DATASET RECORDS =
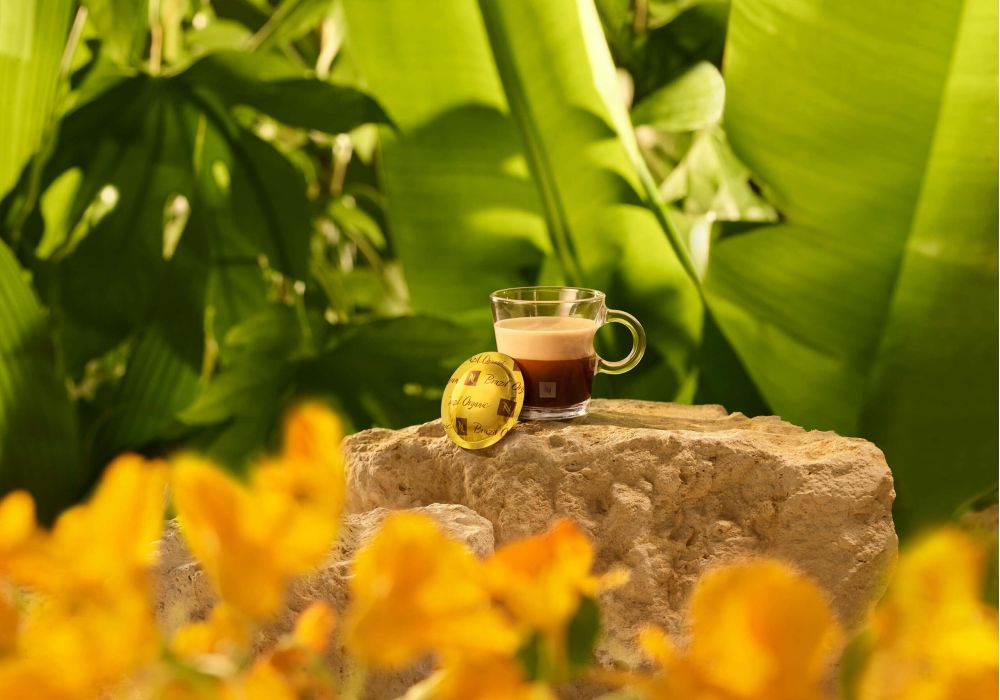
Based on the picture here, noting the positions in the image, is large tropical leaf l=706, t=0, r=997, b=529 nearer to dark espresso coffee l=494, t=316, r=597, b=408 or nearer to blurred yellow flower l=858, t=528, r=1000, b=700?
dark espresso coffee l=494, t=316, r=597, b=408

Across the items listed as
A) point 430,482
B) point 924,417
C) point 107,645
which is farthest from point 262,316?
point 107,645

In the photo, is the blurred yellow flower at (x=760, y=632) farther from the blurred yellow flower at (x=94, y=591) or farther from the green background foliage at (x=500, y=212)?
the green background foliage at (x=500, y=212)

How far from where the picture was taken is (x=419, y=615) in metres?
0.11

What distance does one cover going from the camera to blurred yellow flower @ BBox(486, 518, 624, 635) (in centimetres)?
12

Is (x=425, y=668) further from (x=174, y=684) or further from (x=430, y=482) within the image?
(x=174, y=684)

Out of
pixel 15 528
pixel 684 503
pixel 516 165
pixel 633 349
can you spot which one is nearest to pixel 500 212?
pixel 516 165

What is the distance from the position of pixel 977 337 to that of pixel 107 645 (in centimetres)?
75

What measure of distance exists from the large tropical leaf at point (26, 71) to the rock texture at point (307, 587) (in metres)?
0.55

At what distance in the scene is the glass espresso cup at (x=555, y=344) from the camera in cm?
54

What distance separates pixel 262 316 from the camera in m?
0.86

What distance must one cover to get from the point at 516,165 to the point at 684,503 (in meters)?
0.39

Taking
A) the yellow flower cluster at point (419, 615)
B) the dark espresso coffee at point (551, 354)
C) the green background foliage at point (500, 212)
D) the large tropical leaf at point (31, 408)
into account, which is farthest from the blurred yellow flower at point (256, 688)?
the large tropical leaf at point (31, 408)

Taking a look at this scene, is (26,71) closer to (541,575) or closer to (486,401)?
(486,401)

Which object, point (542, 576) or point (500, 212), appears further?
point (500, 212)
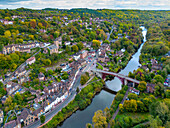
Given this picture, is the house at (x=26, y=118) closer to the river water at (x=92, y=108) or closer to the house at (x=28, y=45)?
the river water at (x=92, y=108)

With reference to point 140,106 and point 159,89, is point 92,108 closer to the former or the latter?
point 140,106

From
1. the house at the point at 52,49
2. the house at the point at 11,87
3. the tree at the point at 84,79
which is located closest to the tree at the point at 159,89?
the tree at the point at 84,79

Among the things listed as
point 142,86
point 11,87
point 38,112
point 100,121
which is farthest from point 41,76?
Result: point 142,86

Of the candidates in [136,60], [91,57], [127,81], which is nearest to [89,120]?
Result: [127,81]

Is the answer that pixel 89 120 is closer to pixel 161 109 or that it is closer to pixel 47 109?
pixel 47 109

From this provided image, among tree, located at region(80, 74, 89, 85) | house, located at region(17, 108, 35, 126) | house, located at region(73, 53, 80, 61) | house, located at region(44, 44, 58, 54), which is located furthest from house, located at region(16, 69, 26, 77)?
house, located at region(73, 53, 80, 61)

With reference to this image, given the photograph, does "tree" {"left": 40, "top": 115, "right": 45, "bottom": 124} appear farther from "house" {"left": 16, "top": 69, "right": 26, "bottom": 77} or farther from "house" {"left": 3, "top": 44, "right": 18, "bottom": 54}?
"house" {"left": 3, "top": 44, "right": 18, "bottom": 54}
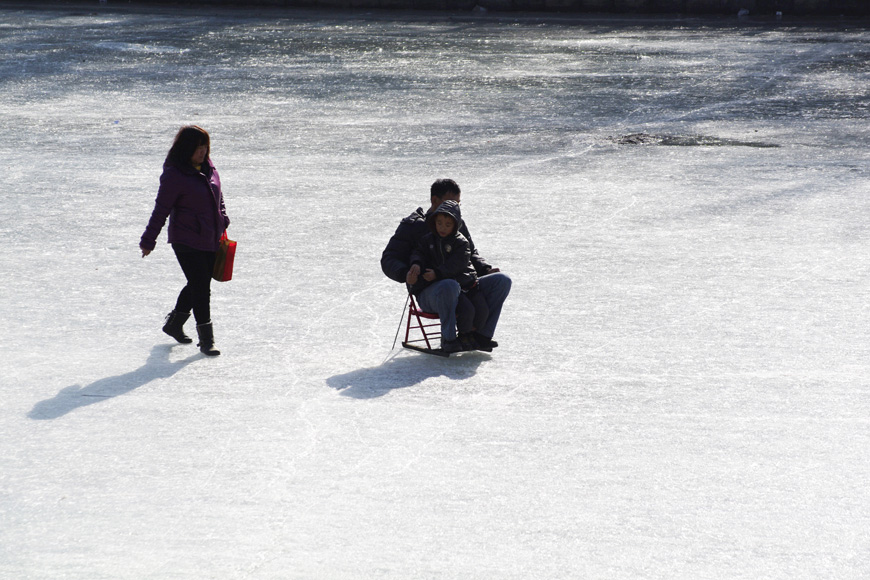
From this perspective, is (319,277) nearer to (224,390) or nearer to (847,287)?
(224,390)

WORK TO COMPLETE = Render the lines from the one containing "From this perspective, is" through the last line of the rows as a Markdown table with the columns No. and Line, leaving out blank lines. Include nothing else.

EXERCISE RESULT =
| No. | Line |
|---|---|
| 1 | From this perspective, is (319,277) nearer to (224,390) or nearer to (847,287)? |
| 2 | (224,390) |